But when not holding the GIL in NO_GIL build, some objects are dealloced by Py main thread, that my separate thread is not aware of, causing seg faults issue by dereferencing invalid addresses.

Again, to be clear, in nogil Python you need to pause other threads (via the stop-the-world APIs), so that they do not deallocate or mutate objects that you are trying to find.

My current logic is added within Modules/gcmodule.c, and it's called from PyThread_start_new_thread() as a separate thread. But perhaps I should consider moving it outside.

If you need to modify the runtime for your research that's fine, but the more non-standard things you want to do, the more likely you will run into issues.

DanielLee343 commented 10 months ago

@colesbury It seems I need to block other threads (either by _PyRuntimeState_StopTheWorld() in nogil or PyGILState_Ensure() in normal) regardlessly to collect live object information. Just some following up questions here.

See visit_heap for how to find objects in nogil Python. For non-GC objects, you want the same code as visit_heap but with mi_heap_tag_obj.

I mimicked what visit_heap() did and changed two things. 1) replaced gc_get_objects_visitor with my own bookkeeping data structure instead of the PyList_Object, thus doesn't mess up the VM heap internal layout, 2) changed 4 occurrences of mi_heap_tag_gc tag into mi_heap_tag_obj to track non-gc objects. However, the # objs I got was only 99 (which should be way much larger) for mi_heap_tag_obj tagged. Thus I suspect somethings went wrong. I cannot inspect what these 99 PyObjects are since it segfaults when trying to call Py_TYPE(op) internally.

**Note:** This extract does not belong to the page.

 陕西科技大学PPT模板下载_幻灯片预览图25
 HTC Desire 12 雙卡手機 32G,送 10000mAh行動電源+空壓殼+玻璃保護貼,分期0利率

Non GC-tracked objects may not be in a reasonable state. For example, some of their fields may be used for other purposes if they're in a freelist or such.

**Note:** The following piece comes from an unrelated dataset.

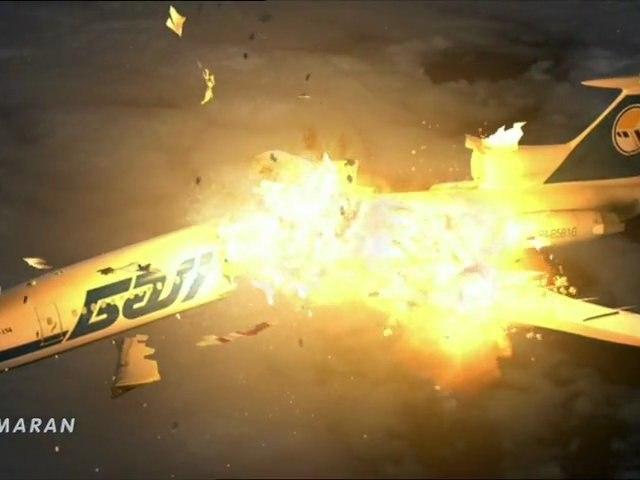 Crash Clip - 16/9e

What do you mean by reasonable states? This probably is the reason for the above.

I also tried to instrument _Py_NewReference, _Py_ReattachReference to proactively maintain all live objects but seems too much runtime overhead. I know this is not related to nogil but more of my own stuff, but I do appreciate any of your response.

colesbury commented 10 months ago

@DanielLee343 - sorry, I forgot that visit_heap() in this fork is different from the implementation I used in later versions (like nogil-3.12) and won't work with non-GC objects. It checks the "tracked" bit to determine which objects to visit, but that only makes sense for GC objects. non-GC objects don't have a tracked bit, so that strategy doesn't work and will probably filter out most objects and give you garbage.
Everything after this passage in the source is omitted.